WHAT IS NEEDED:
Collect each line of the rows below that contains the word "brown".

───── PROVIDED DATA

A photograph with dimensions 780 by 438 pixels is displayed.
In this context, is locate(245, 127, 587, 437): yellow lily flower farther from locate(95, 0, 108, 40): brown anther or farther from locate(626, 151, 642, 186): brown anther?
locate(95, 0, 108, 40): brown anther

──────────
───── PROVIDED DATA

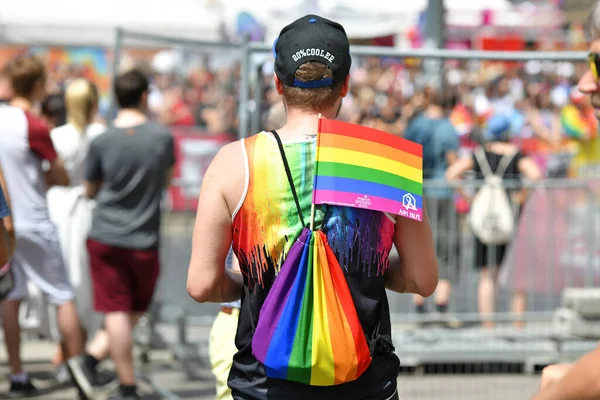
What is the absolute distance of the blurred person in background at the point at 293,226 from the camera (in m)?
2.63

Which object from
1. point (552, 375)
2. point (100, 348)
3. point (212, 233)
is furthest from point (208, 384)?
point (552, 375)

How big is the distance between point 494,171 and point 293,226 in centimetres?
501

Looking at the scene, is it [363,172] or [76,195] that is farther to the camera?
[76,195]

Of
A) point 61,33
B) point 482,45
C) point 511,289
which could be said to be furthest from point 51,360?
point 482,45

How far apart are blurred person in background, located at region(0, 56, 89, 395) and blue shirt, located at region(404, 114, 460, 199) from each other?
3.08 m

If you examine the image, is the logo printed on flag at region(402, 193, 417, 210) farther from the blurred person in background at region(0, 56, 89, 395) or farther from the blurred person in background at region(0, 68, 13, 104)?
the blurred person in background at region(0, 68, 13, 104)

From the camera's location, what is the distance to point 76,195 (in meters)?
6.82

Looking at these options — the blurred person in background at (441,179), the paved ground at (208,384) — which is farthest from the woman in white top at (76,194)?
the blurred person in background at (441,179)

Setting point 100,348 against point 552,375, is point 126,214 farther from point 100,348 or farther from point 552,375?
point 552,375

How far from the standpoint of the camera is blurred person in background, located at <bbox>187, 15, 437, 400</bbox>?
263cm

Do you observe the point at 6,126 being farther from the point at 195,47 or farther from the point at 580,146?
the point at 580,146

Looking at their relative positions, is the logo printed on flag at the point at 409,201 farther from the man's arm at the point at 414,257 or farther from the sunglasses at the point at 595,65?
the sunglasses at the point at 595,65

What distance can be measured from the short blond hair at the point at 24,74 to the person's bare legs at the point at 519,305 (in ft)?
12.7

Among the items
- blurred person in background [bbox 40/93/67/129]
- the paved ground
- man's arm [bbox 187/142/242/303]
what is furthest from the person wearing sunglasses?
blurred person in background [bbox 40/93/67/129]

──────────

CORRECT OUTPUT:
In this context, is locate(245, 127, 587, 437): yellow lily flower farther from locate(95, 0, 108, 40): brown anther or farther from locate(626, 151, 642, 186): brown anther?
locate(95, 0, 108, 40): brown anther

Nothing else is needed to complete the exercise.